- RECORDS SUPPLIED:
*** Block opens ***

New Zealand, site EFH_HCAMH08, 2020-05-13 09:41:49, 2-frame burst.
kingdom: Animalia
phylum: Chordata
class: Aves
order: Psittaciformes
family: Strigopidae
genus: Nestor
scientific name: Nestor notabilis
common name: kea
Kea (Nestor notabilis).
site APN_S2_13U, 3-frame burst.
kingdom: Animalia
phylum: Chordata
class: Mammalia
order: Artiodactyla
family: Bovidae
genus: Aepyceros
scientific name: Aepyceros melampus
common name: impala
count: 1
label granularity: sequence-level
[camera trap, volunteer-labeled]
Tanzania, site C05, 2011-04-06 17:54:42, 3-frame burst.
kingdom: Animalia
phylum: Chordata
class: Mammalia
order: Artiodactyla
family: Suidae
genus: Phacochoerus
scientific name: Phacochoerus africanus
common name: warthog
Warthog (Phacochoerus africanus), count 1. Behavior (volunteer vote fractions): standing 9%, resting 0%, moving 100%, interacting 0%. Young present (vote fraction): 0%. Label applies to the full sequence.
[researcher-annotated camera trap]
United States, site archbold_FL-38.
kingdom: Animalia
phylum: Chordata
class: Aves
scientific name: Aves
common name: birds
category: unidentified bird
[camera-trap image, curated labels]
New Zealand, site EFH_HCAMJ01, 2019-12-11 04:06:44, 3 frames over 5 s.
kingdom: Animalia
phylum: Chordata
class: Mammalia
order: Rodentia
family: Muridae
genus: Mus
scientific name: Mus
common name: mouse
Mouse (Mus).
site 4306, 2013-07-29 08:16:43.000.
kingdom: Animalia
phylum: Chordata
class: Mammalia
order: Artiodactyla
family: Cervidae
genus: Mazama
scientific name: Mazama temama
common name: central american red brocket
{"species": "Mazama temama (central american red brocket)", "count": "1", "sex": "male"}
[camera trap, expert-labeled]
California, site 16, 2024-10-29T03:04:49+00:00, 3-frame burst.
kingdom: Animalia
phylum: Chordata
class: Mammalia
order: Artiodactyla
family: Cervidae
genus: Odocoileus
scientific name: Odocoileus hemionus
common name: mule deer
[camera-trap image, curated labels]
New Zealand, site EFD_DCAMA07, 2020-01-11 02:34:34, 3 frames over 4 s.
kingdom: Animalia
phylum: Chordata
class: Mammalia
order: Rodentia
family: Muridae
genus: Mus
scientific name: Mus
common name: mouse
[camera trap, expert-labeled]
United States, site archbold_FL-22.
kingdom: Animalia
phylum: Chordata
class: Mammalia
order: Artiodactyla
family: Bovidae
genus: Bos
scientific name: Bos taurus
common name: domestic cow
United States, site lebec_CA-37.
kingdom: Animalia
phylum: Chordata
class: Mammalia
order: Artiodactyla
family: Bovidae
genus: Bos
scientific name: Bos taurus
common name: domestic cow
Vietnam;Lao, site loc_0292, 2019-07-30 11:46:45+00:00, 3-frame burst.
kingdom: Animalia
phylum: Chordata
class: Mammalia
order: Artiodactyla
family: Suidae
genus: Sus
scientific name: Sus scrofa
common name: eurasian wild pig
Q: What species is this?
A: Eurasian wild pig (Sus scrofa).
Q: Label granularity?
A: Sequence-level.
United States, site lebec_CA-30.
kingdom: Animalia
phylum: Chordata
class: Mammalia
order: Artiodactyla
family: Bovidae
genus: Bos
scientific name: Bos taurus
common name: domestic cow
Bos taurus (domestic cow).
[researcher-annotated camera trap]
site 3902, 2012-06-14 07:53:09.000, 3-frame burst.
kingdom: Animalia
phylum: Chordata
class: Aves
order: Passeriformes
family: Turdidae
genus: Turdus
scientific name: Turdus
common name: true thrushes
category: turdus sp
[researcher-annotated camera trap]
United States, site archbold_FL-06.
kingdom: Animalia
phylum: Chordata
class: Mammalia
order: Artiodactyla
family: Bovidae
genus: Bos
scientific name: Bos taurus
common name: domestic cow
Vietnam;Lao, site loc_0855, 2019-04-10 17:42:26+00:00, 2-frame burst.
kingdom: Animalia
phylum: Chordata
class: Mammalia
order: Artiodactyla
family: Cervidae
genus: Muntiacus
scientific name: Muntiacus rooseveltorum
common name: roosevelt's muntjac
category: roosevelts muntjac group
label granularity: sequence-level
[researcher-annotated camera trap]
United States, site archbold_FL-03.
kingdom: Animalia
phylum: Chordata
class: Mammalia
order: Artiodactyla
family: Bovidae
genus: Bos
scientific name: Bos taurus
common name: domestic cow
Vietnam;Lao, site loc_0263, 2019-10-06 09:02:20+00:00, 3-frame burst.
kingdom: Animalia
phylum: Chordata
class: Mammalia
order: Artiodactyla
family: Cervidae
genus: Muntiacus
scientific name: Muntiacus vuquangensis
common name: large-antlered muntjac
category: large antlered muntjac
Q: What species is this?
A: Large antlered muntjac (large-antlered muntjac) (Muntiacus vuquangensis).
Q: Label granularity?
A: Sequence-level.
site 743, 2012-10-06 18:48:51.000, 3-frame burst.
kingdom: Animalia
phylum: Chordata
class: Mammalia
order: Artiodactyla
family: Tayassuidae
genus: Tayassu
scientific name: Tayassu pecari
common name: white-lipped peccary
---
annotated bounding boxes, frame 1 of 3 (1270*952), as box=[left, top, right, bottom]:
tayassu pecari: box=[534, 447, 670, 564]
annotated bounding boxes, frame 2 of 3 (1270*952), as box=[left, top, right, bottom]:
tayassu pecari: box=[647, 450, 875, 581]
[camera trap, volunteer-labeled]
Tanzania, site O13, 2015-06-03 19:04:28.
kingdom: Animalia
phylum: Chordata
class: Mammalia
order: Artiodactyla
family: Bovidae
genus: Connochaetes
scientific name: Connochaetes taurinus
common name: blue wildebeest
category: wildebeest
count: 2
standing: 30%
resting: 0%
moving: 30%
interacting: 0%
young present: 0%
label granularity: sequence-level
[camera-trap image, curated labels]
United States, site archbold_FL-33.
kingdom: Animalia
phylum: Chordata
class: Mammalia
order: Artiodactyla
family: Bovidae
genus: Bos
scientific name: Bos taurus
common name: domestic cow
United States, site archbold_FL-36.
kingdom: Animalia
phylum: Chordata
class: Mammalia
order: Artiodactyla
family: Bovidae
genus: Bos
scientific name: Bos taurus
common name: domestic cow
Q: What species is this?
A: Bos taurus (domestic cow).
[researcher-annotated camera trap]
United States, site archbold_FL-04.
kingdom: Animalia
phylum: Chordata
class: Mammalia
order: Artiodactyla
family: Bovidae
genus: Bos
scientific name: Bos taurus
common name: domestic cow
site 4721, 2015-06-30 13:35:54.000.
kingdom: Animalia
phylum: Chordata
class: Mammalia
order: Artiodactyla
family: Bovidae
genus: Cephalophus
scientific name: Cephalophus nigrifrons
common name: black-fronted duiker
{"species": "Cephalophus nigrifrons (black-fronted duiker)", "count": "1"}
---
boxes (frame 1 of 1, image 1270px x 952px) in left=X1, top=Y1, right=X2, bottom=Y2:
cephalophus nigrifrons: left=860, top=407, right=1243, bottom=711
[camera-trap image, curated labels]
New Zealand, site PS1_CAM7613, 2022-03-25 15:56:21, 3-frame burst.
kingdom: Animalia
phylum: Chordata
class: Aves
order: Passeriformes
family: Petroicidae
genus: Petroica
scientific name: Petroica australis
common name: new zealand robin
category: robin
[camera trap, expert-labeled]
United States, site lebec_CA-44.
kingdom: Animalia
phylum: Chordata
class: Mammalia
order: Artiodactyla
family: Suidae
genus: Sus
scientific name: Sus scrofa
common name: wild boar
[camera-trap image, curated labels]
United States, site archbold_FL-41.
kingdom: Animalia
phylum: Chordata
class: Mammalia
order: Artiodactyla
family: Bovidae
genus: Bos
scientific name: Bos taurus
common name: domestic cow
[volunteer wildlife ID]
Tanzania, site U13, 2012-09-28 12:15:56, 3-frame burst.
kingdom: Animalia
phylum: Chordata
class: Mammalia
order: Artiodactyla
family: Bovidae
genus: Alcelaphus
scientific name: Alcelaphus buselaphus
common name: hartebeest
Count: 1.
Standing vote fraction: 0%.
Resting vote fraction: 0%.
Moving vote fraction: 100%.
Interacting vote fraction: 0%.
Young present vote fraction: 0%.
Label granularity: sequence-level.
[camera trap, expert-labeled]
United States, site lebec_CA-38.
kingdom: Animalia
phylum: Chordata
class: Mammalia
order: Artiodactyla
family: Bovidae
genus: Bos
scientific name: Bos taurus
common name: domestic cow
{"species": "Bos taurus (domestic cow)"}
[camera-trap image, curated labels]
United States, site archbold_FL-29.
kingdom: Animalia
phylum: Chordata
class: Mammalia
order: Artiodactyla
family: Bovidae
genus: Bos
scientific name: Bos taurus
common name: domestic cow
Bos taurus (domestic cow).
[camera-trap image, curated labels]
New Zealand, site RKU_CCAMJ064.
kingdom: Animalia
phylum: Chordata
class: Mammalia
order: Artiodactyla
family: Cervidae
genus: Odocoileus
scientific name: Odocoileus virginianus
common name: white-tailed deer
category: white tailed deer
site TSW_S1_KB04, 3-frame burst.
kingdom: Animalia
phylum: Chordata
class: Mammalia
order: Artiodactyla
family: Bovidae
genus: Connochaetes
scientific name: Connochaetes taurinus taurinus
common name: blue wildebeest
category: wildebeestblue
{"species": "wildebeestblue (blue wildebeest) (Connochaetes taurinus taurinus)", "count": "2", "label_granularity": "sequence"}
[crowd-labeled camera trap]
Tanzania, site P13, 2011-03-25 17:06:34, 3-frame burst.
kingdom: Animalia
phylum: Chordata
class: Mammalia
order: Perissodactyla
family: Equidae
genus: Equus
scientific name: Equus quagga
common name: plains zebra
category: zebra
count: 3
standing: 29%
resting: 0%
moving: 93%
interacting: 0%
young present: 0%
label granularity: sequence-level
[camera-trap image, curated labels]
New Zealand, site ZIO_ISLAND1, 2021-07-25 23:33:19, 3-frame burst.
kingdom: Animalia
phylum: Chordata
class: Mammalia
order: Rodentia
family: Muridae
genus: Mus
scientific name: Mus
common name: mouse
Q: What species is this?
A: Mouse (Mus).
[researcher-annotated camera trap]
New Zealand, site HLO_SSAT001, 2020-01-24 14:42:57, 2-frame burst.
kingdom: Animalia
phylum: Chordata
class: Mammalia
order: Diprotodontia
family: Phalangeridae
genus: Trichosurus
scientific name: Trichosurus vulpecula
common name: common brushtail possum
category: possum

*** Block closes ***

- ABOUT THIS EXERCISE:
Looking at the listing above, which lines hold "wildebeestblue"? Copy every such line.

- EXPECTED OUTPUT:
category: wildebeestblue
{"species": "wildebeestblue (blue wildebeest) (Connochaetes taurinus taurinus)", "count": "2", "label_granularity": "sequence"}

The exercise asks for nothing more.